Courtney Schreiber, MD, MPH
Jennifer Moore-Conrow, MFS
Arden McCallister, MPH
Shayna Nagel, RN
Innovation Accelerator Program
Miscarriage is the most common pregnancy complication, affecting one in five pregnancies. Improved technology in home testing means that women know sooner than ever that they are pregnant.
Despite this, prenatal care does not start until late in the first trimester, leaving many patients unsure about where to turn if they suspect a problem early on. This uncertainty, paired with the difficulty patients face in accessing timely outpatient services, leads to high utilization rates of emergency services when miscarriage symptoms occur. Unfortunately, using the emergency department (ED) in this case can lead to delays in care and emotional distress.
The Penn Medicine Pregnancy Early Access Center (PEACE) bridges the gap between a positive pregnancy test and the start of prenatal care by providing timely, evidence-based, compassionate care in an office-based setting to women experiencing early pregnancy complications.
PEACE utilizes a custom triage tool that can be deployed in-person, over the phone, or online to determine which patients can be seen safely in an outpatient setting vs. patients who should present to the ED.
When patients qualify for PEACE services, experts step in to diagnose the issue and intervene quickly. Instead of waiting for hours in the ED, PEACE patients are offered access to same-day, walk-in, and after-hours services.
PEACE improves patient experience, enhances quality of care, and resolves complications faster by streamlining access. The model also reduces the cost associated with miscarriage, saving an estimated $500 per case.
PEACE services are currently available at the Hospital of the University of Pennsylvania, Penn Medicine Washington Square, and Penn Medicine Cherry Hill.
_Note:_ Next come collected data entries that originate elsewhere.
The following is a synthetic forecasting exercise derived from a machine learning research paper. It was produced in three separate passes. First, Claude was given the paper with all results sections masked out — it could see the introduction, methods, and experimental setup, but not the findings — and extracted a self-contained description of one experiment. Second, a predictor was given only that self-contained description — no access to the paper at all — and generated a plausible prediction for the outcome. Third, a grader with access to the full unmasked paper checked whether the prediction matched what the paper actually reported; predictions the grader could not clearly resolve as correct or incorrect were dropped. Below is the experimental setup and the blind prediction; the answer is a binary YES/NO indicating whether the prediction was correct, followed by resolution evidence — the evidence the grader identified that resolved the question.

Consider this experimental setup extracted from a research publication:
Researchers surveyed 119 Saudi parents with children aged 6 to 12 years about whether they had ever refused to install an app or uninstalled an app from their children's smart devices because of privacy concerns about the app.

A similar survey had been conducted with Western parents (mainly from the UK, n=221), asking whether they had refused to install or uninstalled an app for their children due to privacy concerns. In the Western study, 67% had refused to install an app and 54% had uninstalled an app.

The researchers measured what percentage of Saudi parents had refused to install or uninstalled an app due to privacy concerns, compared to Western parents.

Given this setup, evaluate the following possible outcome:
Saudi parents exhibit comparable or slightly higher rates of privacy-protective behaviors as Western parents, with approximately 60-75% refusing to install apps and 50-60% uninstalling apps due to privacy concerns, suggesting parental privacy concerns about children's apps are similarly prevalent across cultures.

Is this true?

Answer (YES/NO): NO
And in 2022, the team received a grant from Independence Blue Cross to support expansion efforts of the PEACE program to other health systems.
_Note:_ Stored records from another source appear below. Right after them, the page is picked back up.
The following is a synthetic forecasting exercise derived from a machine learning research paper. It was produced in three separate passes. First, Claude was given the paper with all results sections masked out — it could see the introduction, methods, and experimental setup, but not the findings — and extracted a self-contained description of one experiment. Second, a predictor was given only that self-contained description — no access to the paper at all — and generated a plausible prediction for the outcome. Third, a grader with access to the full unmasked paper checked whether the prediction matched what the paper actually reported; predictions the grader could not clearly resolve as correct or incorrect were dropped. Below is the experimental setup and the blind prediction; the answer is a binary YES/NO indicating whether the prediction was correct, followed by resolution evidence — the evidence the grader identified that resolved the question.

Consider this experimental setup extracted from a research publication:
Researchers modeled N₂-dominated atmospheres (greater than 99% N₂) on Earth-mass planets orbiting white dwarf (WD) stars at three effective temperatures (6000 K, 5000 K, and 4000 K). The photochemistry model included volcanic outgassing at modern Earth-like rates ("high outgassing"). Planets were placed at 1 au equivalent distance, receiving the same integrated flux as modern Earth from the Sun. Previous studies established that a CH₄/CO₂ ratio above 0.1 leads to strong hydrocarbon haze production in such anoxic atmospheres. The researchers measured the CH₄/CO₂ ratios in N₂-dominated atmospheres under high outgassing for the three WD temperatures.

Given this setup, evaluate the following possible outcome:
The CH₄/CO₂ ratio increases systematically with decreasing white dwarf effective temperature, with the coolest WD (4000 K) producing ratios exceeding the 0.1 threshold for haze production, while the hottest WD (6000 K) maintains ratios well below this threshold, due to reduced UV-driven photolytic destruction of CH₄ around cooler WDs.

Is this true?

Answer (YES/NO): NO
We iteratively developed and tested a triage tool to determine which patients could be seen safely in an outpatient setting versus patients who should present to the ED.
We piloted an initial version in person in the ED, with providers identifying and completing the triage tool as if they could refer the patient to PEACE. Through chart review, we validated whether the decision that would have been made using the tool was appropriate for the patient based on the outcome of their ED visit and subsequent follow-up.
We modified the tool several times based on lessons learned and expanded testing to phone-based triage at two OB practices. Through this process, we validated that the information gathered over the phone was adequate to triage patients appropriately.